> _PAGE EXTRACT_:
· · ·

# Regulatory Compliance Category > Tax Forum > [Question] CIPC, SARS, Share certificates, CM15 - Return of allotment of shares

## yonds

Good day. 

I've registered a company with the CIPC and received back from them all the neccessary documentation (Registration Certificate, certified Memorandum of Incorporation, etc) the point is, the company is registered. It has two directors (my brother and I). We now want to allocate the authorised shares among the two of us (51% and 49%).

Do we have to register anything with the CIPC, I understand that with the old CIPRO we would have to lodge the CM15 form, what do we do now? Is it enough to just draw up and maintain a share register, allocate shares among ourselves and issue share certificates all without disclosing anything to either SARS or CIPC?

Please help.

----------


## yonds

the company(as per the memorandum of incorporation) is authorised to issue 10 000 shares (at most)

----------


## dellatjie

I have exactly the same question, can anyone help here?

· · ·

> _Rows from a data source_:
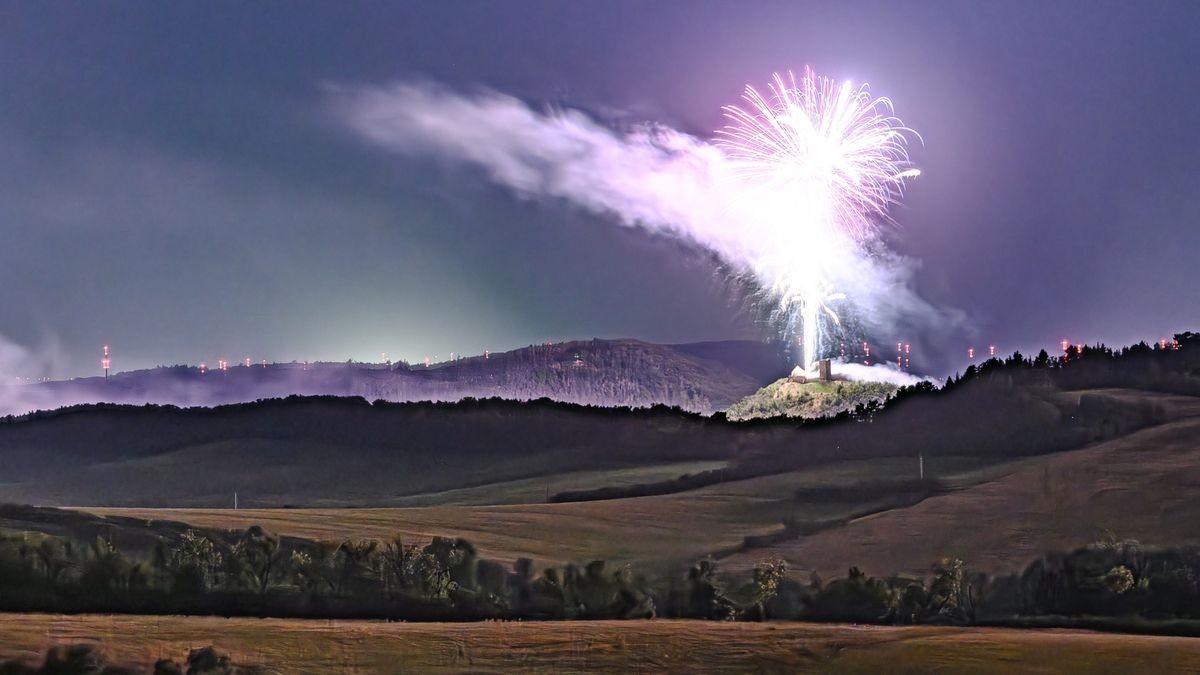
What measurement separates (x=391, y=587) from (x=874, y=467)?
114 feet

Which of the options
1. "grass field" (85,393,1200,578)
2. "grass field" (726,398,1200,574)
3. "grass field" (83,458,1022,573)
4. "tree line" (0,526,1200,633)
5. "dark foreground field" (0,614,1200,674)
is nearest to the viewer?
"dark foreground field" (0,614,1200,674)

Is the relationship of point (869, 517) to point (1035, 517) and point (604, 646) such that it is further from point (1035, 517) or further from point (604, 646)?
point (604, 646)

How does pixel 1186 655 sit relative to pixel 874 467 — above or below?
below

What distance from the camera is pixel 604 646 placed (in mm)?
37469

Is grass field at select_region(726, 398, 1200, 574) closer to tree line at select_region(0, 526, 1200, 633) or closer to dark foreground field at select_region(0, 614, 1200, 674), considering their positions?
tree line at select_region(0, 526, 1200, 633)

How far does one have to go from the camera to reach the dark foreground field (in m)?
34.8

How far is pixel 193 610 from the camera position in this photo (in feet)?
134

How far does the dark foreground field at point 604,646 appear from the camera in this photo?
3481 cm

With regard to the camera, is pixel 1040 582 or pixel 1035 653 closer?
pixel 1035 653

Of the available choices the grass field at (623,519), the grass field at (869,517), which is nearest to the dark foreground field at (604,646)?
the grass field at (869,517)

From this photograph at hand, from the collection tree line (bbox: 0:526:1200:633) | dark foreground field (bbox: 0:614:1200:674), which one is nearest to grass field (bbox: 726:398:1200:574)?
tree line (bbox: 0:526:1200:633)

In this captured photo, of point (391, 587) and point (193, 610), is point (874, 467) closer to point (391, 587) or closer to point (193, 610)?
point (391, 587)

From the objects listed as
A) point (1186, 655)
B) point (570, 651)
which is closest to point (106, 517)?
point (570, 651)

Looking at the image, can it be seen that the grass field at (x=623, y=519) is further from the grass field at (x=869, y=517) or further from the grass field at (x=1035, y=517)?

· · ·

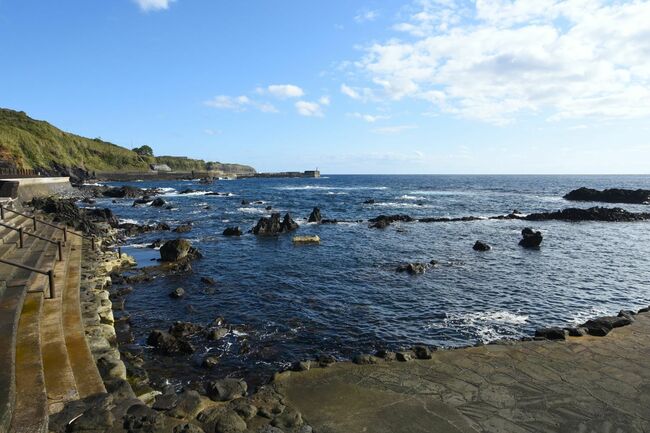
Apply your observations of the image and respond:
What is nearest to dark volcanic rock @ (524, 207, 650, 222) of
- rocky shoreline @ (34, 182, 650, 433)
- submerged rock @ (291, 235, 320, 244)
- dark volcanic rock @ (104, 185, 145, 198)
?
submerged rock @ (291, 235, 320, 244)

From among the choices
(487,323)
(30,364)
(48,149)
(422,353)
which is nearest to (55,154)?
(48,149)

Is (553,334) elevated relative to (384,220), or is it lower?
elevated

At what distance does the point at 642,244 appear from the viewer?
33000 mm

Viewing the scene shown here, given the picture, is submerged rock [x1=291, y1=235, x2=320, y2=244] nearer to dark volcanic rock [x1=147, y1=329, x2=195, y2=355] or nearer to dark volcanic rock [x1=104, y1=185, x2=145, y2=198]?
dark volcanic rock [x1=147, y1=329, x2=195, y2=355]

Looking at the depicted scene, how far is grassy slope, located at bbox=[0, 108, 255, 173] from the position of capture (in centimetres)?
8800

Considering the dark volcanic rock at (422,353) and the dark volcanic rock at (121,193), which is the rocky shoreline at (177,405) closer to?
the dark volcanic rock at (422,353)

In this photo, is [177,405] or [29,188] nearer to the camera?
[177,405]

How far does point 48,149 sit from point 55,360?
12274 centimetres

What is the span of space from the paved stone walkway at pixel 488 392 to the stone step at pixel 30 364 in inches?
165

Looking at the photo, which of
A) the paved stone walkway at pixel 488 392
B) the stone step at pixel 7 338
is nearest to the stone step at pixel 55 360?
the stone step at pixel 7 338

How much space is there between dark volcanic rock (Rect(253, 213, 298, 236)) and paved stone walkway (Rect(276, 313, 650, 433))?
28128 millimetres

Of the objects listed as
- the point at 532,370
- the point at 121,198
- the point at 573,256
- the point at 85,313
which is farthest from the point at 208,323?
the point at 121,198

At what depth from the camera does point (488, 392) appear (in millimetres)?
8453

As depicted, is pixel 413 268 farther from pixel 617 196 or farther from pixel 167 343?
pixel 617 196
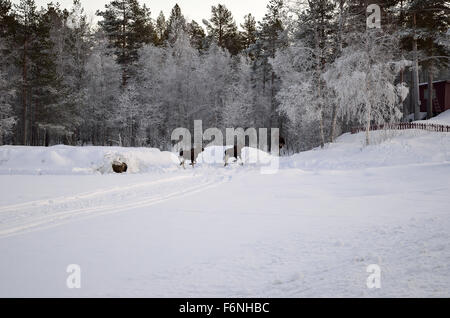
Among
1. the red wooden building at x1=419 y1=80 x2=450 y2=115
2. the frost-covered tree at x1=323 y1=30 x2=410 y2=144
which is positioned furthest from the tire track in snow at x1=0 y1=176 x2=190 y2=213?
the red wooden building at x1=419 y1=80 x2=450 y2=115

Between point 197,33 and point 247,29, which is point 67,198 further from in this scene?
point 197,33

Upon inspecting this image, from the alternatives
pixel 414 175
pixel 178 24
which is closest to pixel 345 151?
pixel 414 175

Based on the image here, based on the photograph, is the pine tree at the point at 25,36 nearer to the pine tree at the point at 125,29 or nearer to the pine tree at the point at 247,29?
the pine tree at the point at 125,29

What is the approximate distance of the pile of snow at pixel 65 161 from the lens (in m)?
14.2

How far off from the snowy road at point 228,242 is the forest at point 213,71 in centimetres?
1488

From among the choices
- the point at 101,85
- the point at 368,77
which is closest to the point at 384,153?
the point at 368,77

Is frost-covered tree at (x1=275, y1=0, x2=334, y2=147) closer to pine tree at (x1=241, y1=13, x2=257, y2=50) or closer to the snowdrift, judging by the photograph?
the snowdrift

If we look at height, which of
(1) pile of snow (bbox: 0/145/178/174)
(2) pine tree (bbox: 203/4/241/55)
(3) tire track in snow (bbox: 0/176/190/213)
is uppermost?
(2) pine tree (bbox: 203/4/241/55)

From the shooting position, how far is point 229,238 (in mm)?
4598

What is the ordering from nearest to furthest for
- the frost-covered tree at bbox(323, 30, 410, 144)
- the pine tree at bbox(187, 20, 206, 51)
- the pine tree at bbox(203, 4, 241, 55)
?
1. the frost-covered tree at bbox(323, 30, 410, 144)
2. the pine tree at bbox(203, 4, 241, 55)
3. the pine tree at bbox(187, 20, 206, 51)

· · ·

> _EXERCISES_:
(A) In the forum thread on allocating shares after CIPC registration, how does the first poster know that the company is registered? Answer in one to three sentences.
(B) List every document, form or register mentioned by name in the forum thread on allocating shares after CIPC registration.
(C) Continue the forum thread on allocating shares after CIPC registration with the next post.
These rows are separate material and have no connection to the forum thread.

> _OUTPUTS FOR THE TASKS_:
(A) The poster received all the necessary documentation back from the CIPC, such as the Registration Certificate and the certified Memorandum of Incorporation. On that basis, the poster states that the company is registered.

(B)
- Registration Certificate
- certified Memorandum of Incorporation
- CM15 form
- share register
- share certificates

(C)
My logic tells me that when it is a private company, it does not need to be recorded at CIPC, but that you need to keep a register and issue shares for record purposes should there be any disputes or enquiries?

----------


## CLIVE-TRIANGLE

Here are the necessary steps to comply with section 40:

The directors, at an ordinary meeting where the notice may be waived if they are both present, must resolve what the consideration is. In other words determine a price.

They must then resolve if there is a payment agreement or not, and if so what the terms are.

Once the terms have been met, the company may issue the shares and record the subscription in the registers.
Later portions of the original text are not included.